Preventing the Snowball Effect
- By Deb Moore
- October 14th, 2016
There is no shortage of challenges in education – funding, facilities, tuition, costs, societal and economic conditions, student safety, mental health issues, dropout rates, student success – and the list goes on and on. However, the biggest challenges we face are: acknowledging we are not serving a large number of our students; overcoming our resistance to systemic change; and admitting that if we do nothing we are likely to see a spiral of decline.
Serving Our Students?
The National Assessment of Educational Progress (NAEP) 2015 Nation's Report Card shows a decline in math and reading proficiency. Only 33% of 8th grade students perform at or above "Proficient" and only 8% reach the "Advanced" level in math. Reading scores are no better with 34% of 8th grade students performing at or above "Proficient" and only 4% reaching the "Advanced" level in reading.
The problem doesn't go away with high school graduation. According to the National Conference of State Legislatures (NCSL), when considering all first-time undergraduates, studies have found anywhere from 28 percent to 40 percent of students enroll in at least one remedial course. When looking at only community college students, several studies have found remediation rates surpassing 50 percent.
In National Center for Education Statistics (NCES) Condition of Education report (updated in May 2016), only about 60 percent of students who began seeking a bachelor's degree at a 4-year institution in fall 2008 completed that degree within 6 years. At 2-year degree-granting institutions, 28 percent of first-time, full-time undergraduate students who began their pursuit of a certificate or associate's degree in fall 2011 attained it within 150 percent of the normal time required to do so (3 years to complete a 2-year degree). This graduation rate was 20 percent at public 2-year institutions, 51 percent at private nonprofit 2-year institutions, and 58 percent at private for-profit 2-year institutions.
Building a Workforce?
Without a solid education, we are producing students that are unprepared to enter the workforce. A Business Roundtable survey reports that the U.S. skills gap is real and growing. 98 percent of CEOs report that finding candidates with the competencies and training to fill open positions is a problem, affecting all skill levels needed – from entry level to the highly technical.
The U.S. Chamber of Commerce Foundation, an affiliate of the U.S. Chamber of Commerce, is calling for an end to the campaign rhetoric and looking for policy development that will close the skills gap and improve our economy. They feel employers need to be prepared and take advantage of opportunities to work with education systems to establish "employer-driven" programs; that more public-private partnerships need to be developed to establish learning opportunities in STEM education; that students must be technology literate; and programs should be put in place to facilitate upgrading the skills of their current workers.
The Best in the World?
When it comes to education, the U.S. is not a superpower. We are average at best when it comes to Science and Math. We have one of the biggest gaps between high- and low-performing students in an industrialized nation. In a Pew Research Center report, only 29% of Americans rated their country's K-12 education in science, technology, engineering and mathematics (known as STEM) as above average or the best in the world.
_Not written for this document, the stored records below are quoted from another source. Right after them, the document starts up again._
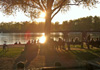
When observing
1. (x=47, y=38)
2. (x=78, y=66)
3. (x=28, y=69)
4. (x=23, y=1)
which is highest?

Scientists were even more critical: A companion survey of members of the American Association for the Advancement of Science found that just 16% called U.S. K-12 STEM education the best or above average; 46%, in contrast, said K-12 STEM in the U.S. was below average.
No… we don't have a magic pill or a quick fix. What we do have is global competitiveness, great potential and the ability to effect positive change. The time is now.